Caption-style text data
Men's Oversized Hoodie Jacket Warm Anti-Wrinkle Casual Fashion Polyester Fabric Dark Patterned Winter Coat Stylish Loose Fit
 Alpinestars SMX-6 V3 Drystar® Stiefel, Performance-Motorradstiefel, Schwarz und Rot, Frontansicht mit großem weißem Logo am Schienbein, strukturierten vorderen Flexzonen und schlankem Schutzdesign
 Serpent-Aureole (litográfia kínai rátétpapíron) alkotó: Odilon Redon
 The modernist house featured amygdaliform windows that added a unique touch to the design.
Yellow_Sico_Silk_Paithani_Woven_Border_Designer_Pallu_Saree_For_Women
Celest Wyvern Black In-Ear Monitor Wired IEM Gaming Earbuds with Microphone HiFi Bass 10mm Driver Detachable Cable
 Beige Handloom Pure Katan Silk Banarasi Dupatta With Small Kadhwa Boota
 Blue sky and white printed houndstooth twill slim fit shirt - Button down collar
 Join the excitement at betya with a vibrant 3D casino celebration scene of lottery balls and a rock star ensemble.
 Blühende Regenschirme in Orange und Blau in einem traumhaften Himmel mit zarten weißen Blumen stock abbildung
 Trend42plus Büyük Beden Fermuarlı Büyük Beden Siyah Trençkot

→ **TRY IT**
Output an exact copy of the lines beginning at the one that holds "Alpinestars SMX-6 V3" and running through the final line of the records.

→ **SOLVED EXERCISE**
 Alpinestars SMX-6 V3 Drystar® Stiefel, Performance-Motorradstiefel, Schwarz und Rot, Frontansicht mit großem weißem Logo am Schienbein, strukturierten vorderen Flexzonen und schlankem Schutzdesign
 Serpent-Aureole (litográfia kínai rátétpapíron) alkotó: Odilon Redon
 The modernist house featured amygdaliform windows that added a unique touch to the design.
Yellow_Sico_Silk_Paithani_Woven_Border_Designer_Pallu_Saree_For_Women
Celest Wyvern Black In-Ear Monitor Wired IEM Gaming Earbuds with Microphone HiFi Bass 10mm Driver Detachable Cable
 Beige Handloom Pure Katan Silk Banarasi Dupatta With Small Kadhwa Boota
 Blue sky and white printed houndstooth twill slim fit shirt - Button down collar
 Join the excitement at betya with a vibrant 3D casino celebration scene of lottery balls and a rock star ensemble.
 Blühende Regenschirme in Orange und Blau in einem traumhaften Himmel mit zarten weißen Blumen stock abbildung
 Trend42plus Büyük Beden Fermuarlı Büyük Beden Siyah Trençkot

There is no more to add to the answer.